Maintenant pour entrer en bourse, il y a tout un programme à suivre et ça ne se fait pas en une semaine. Il y avait un programme en 2013 pour faire entrer plusieurs entreprises (publiques et privées) en bourse, par des ouvertures de capitaux ou par des émissions obligataires, mais malheureusement, ce projet a été abandonné.
Qu’en est-il de votre nouveau système de cotation automatique ?
Cela fait partie du deuxième volet du programme de développement de la bouse. Il y a un nouveau modèle de fonctionnement où on va bientôt vers « une bourse digitale », qui sera effective avec l’acquisition de notre nouveau système d’information.
Jusqu’à aujourd’hui, notre programme est suivi à la lettre et nous avons réalisé des avancées. Maintenant, nous sommes en phase de paramétrer le système (machine, serveur et Datacenter) et les tests seront menés incessamment, pour enfin lancer la plateforme de trading électronique au cours de l’année 2020.
Nouspensons que la redynamisation du marché boursier par les introductions en bourse est quelque chose de bien, mais aussi donner la possibilité aux grand public, aux actionnaires et investisseurs d’acheter et vendre facilement, parce que la technologie le permet.
Est-ce que la bourse doit être un indicateur sur la santé de l’économie nationale ?
Pour nous, la capitalisation boursière n’est pas importante. Pourquoi ? par ce que la taille de la bourse n’est pas en adéquation avec la taille de l’économie algérienne. Si on fait une comparaison, on devrait avoir une bourse plus développée et qui dépasserait logiquement les bourses de la région.
Notre objectif principal est d’attirer d’autres entreprises vers la bourse. Quand on aura attiré des entreprises de différents secteurs économiques, là, les indicateurs boursiers auront une signification. Puis, la bourse deviendra la vitrine de notre économie.
Est-ce que cela vous fait peur de voir des entreprises se retirer de la bourse d’Alger ?

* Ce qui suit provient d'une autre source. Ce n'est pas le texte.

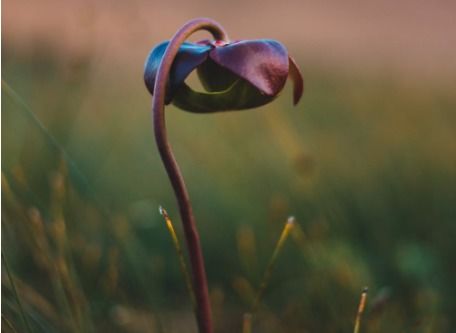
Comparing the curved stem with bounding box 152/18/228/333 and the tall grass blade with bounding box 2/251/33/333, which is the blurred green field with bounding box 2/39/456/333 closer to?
the tall grass blade with bounding box 2/251/33/333

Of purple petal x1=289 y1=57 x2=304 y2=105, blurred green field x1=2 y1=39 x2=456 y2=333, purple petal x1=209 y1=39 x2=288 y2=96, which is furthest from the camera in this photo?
blurred green field x1=2 y1=39 x2=456 y2=333

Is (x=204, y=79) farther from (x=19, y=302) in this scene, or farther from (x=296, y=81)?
(x=19, y=302)

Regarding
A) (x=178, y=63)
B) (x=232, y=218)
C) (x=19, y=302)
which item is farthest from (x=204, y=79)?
(x=232, y=218)

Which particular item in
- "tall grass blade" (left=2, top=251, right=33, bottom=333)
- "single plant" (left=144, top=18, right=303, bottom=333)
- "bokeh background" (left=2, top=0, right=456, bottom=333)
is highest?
"single plant" (left=144, top=18, right=303, bottom=333)

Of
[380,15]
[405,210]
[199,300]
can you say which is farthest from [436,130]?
[380,15]

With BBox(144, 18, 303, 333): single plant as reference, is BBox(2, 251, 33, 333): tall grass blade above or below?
below

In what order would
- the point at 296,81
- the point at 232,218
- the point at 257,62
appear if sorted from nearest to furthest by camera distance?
the point at 257,62, the point at 296,81, the point at 232,218

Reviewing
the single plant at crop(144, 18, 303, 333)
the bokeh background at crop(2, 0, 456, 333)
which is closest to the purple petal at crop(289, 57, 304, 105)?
the single plant at crop(144, 18, 303, 333)
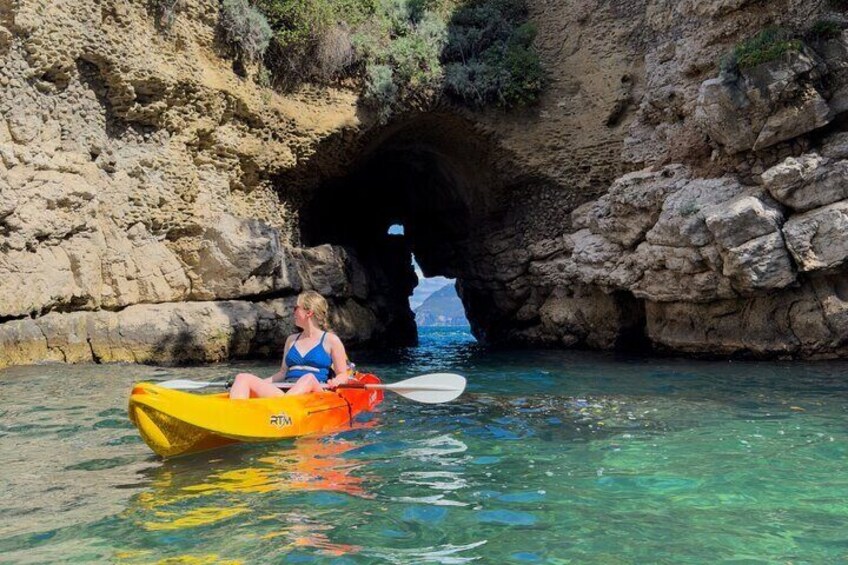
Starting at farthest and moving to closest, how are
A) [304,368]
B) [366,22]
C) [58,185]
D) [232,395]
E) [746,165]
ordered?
[366,22], [746,165], [58,185], [304,368], [232,395]

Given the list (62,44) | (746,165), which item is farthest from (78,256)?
(746,165)

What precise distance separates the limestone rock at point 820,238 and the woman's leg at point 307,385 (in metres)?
8.22

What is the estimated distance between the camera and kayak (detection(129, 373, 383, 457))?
489 centimetres

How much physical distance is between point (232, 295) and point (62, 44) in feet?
15.8

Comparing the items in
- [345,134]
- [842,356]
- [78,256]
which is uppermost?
[345,134]

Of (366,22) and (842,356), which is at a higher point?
(366,22)

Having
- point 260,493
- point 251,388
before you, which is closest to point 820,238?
point 251,388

D’abord, ce qu’il faut savoir c’est qu’une société qui entre en bourse a la possibilité de se retirer. Quand vous avez seulement 6 entreprises cotées et que l’une d’entre elles veut se retirer, cela donne une mauvaise image pour l’entreprise. Comme c’est le cas pour NCA-Rouiba dont, d’ailleurs, nous n’avons pas encore reçu la demande officielle de retrait de la bourse.

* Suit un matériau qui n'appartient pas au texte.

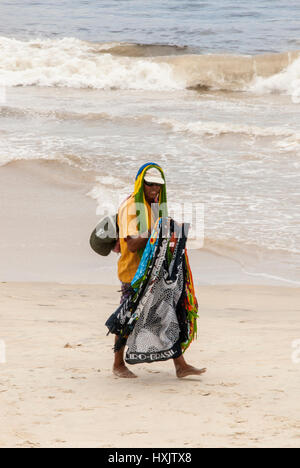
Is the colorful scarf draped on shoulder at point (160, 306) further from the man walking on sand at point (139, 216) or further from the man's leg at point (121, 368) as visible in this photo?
the man's leg at point (121, 368)

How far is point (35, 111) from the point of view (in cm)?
1855

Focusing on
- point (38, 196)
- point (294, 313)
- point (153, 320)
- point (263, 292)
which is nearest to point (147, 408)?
point (153, 320)

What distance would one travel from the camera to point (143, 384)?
187 inches

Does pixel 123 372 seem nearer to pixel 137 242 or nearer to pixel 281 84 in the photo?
pixel 137 242

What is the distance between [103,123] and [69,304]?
10.7 meters

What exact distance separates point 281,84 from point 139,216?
20435mm

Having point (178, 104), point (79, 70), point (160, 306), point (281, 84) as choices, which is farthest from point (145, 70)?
point (160, 306)

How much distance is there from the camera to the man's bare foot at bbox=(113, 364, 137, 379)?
487cm

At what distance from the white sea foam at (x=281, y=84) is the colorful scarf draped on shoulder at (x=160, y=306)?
19002mm

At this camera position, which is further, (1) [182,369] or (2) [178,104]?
(2) [178,104]

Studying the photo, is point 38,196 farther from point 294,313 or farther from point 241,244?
A: point 294,313

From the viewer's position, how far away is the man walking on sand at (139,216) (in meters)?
4.48

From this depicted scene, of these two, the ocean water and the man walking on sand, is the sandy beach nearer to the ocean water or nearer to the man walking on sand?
the man walking on sand

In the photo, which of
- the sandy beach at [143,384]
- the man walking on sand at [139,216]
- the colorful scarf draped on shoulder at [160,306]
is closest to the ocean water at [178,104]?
the sandy beach at [143,384]
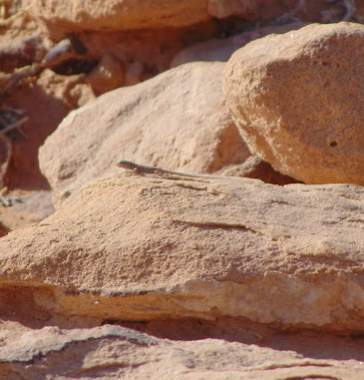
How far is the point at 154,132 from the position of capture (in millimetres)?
3322

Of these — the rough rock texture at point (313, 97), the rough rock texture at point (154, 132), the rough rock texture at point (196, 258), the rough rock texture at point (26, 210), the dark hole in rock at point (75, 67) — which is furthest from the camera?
the dark hole in rock at point (75, 67)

Il faut aussi dire que l’intérêt et les avantages accordés par la bourse aux entreprises reste indéniable et celles qui veulent se retirer sont libres de le faire. Et nous veillerons à protéger les porteurs de titres.
Qu’en est-il des PME qui voulaient faire leur entrée à la bourse d’Alger ?

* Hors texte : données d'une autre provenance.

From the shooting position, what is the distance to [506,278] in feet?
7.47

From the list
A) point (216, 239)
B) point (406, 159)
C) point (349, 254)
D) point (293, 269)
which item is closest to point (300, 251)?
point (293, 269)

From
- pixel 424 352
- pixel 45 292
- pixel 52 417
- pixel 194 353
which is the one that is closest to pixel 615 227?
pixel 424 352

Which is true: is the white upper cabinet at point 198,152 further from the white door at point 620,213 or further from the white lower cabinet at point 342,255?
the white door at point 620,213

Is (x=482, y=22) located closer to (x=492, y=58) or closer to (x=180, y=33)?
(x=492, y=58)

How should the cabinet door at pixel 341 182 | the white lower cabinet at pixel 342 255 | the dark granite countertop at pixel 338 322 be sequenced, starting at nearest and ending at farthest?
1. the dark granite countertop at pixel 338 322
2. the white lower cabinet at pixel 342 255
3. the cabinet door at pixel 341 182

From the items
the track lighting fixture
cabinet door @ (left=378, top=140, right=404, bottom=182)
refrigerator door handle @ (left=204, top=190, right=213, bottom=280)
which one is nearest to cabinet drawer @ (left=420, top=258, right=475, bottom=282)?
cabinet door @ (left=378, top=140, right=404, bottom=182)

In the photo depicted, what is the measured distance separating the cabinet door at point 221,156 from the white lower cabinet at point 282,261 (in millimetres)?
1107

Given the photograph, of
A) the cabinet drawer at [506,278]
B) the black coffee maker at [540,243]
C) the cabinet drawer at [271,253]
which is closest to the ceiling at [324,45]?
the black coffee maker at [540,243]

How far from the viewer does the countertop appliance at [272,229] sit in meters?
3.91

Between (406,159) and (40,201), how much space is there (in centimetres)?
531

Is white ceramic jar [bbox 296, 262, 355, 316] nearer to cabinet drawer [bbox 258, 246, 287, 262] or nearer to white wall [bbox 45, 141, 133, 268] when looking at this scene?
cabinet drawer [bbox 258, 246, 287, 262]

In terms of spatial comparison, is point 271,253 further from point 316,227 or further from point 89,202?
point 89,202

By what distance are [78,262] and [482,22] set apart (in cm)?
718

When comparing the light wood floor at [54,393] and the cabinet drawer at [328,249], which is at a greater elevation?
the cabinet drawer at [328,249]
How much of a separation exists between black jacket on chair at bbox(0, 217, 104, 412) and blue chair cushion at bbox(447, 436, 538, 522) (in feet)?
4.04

C’était, en fait, des volontés exprimées par les jeunes entrepreneurs qui cherchaient des financements. Mais ces derniers ont préféré patienter. Maintenant que l’économie semble reprendre son souffle, après l’élection du président de la République et l’installation du nouveau gouvernement, je pense que la confiance commence à revenir.
C’est l’exemple de la PME Casbah, spécialisé dans les condiments et l’agroalimentaire qui a déposé officiellement sa demande d’entrée en bourse.